Next panel - Tohru on the ground, shocked. The camera is at ground-level so we're down there with her, sympathizing. Note how her speech balloons have really thin, wavery lines, much like her voice is at this moment, I expect, and Hiro's have strong, confident lines.

Third panel - Hiro's hand with the notebook he's talking about, from Tohru's point of view, and she's focusing on it. You have a teeny little cartoon of a rice ball with eyes representing Tohru (it's a metaphor that runs through the series and is referred to in the title) next to a speech balloon that shows it's her saying "EH?".

Fourth panel - the biggest one on the page showing what a little snot Hiro is (like we hadn't figured that out already). It's the important panel because it's his intro panel, where we learn his name and that he's one of the Sohmas. The patterns in the background here are darker and heavier than the flowers in panel 1, because he's a threatening, dark character. The camera is looking up at him from Tohru's point of view (POV) - we see what she sees. The upward angle also makes him loom over her in a threatening manner, helped by his dark clothing and the dark tones in the background. You can see that the panel borders are there mostly for formality's sake, to indicate where each panel begins and ends. Boxing the panels in fully would lose some of the emotional effect of the spillage acros the page.

('Tones' is short for 'screentones' and refers to the grey dots and the patterns that shade and fill in the pages. I explain them a bit more in the first SAIYUKI post, earlier in my journal.)

Then we see his feet walking away along the tiled floor.

Note that the camera does not show anything from Hiro's point of view. We are not invited into his head - this scene plays out from Tohru's point of view. We don't hear his thoughts, either - this would be the equivalent of writing prose from a tight-third point of view, where you hear the main character's thoughts but not those of anyone else.

The next page -- this page is all about Tohru, and she dominates it, floating in space there. The first panel is a bit of an establishing shot, showing the hallway she's in, with the perspective lines leading away the way that Hiro has gone, and the little wind-line and 'whooooo' giving the same sense of emptiness that a newspaper blowing across the screen does in the movies. Tohru's words tell us why she's feeling so empty - he's accidentally ripped off her mom's picture with the notebook. Tohru's mom is dead, and she misses her desperately - Tohru is so easygoing and accepting that she wouldn't mind her stuff being stolen because she would think that Hiro was acting out for some reason (that was probably her fault - Tohru blames herself a lot), and she'd just get another one. But the photo of her mom is the one thing she does not make compromises about.

---

_WHAT YOU SHOULD DO_
In the manga page commentary, could you give the part that opens with the words containing "Note that the" and closes with "of anyone else." again, changing "prose" to "fiction"?

---

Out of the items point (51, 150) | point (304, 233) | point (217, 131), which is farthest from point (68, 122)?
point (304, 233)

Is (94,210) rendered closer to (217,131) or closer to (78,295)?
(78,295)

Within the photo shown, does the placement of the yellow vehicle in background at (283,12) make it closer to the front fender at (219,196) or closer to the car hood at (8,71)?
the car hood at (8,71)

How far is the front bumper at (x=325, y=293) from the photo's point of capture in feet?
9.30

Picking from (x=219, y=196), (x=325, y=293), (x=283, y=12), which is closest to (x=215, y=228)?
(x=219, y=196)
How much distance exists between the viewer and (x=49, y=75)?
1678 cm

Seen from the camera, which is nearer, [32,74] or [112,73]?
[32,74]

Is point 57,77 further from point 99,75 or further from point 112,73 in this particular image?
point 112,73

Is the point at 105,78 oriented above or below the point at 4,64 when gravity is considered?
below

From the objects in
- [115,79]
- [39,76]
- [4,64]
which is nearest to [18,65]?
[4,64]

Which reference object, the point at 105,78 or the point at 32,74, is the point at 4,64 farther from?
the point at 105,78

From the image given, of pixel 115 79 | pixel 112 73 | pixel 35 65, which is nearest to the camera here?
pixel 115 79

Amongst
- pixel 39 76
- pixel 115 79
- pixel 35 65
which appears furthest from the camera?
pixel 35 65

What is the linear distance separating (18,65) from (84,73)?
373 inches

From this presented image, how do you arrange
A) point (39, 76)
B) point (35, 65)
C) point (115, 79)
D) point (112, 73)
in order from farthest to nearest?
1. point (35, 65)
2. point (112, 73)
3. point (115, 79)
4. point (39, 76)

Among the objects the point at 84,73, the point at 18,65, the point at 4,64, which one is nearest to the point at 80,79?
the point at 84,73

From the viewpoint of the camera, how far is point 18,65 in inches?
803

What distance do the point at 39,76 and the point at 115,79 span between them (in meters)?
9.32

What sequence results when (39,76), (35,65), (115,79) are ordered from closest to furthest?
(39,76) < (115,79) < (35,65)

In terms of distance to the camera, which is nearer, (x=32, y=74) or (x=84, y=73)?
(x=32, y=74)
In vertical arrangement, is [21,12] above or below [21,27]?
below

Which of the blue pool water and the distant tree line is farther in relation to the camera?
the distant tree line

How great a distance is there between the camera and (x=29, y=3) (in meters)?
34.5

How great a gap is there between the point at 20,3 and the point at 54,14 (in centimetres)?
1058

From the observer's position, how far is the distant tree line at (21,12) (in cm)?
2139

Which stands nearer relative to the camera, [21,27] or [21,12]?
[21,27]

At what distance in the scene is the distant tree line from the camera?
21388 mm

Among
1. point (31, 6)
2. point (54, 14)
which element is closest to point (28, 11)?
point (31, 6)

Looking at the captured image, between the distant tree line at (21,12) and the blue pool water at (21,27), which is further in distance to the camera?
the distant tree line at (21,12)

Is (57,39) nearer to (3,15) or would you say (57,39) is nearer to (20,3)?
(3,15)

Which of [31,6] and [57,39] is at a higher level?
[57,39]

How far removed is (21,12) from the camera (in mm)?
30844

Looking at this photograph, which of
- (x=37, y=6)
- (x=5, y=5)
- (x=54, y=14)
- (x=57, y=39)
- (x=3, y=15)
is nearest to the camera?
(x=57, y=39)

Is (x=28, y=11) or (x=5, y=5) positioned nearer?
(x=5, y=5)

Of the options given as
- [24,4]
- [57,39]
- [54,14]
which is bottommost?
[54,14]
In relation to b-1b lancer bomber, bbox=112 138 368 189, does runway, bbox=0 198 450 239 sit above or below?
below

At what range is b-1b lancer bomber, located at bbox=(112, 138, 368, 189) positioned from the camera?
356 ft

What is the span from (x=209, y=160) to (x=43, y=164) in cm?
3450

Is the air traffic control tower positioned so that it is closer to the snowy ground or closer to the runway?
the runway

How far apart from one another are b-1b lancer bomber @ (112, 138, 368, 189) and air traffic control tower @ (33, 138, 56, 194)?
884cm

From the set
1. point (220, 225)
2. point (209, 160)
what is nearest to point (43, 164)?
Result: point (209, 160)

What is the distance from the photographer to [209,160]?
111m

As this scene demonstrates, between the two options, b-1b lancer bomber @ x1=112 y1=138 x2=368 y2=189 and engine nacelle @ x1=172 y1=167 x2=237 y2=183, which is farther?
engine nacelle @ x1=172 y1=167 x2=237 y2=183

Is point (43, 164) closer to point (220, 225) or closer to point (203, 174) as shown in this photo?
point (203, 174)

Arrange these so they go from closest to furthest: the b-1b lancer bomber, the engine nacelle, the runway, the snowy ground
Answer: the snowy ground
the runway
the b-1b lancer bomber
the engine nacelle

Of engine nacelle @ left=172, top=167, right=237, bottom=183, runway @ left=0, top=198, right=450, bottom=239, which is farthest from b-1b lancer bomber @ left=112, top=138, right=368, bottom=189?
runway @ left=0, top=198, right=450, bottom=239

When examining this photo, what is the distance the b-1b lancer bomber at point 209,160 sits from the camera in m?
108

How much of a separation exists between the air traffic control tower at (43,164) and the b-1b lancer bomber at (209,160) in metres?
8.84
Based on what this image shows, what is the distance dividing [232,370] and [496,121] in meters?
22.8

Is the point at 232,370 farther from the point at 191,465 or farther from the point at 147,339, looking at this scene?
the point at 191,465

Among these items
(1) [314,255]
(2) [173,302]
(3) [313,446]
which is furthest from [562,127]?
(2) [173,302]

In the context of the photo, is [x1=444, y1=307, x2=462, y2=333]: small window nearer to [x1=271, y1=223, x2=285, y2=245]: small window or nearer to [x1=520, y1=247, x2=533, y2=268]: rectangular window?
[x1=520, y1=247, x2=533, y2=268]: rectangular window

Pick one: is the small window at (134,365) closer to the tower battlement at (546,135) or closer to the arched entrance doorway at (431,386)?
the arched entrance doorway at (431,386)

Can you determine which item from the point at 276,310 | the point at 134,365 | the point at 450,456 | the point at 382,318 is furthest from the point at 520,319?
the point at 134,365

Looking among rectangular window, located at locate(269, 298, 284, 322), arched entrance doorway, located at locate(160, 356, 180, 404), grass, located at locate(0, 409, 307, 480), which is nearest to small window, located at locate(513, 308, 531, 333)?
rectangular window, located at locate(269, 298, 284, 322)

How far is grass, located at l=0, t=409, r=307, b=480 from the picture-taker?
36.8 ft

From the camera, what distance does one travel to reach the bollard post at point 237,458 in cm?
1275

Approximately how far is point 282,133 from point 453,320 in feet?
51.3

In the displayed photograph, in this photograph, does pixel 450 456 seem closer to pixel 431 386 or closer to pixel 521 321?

---

_RESULT OF THE EXERCISE_
Note that the camera does not show anything from Hiro's point of view. We are not invited into his head - this scene plays out from Tohru's point of view. We don't hear his thoughts, either - this would be the equivalent of writing fiction from a tight-third point of view, where you hear the main character's thoughts but not those of anyone else.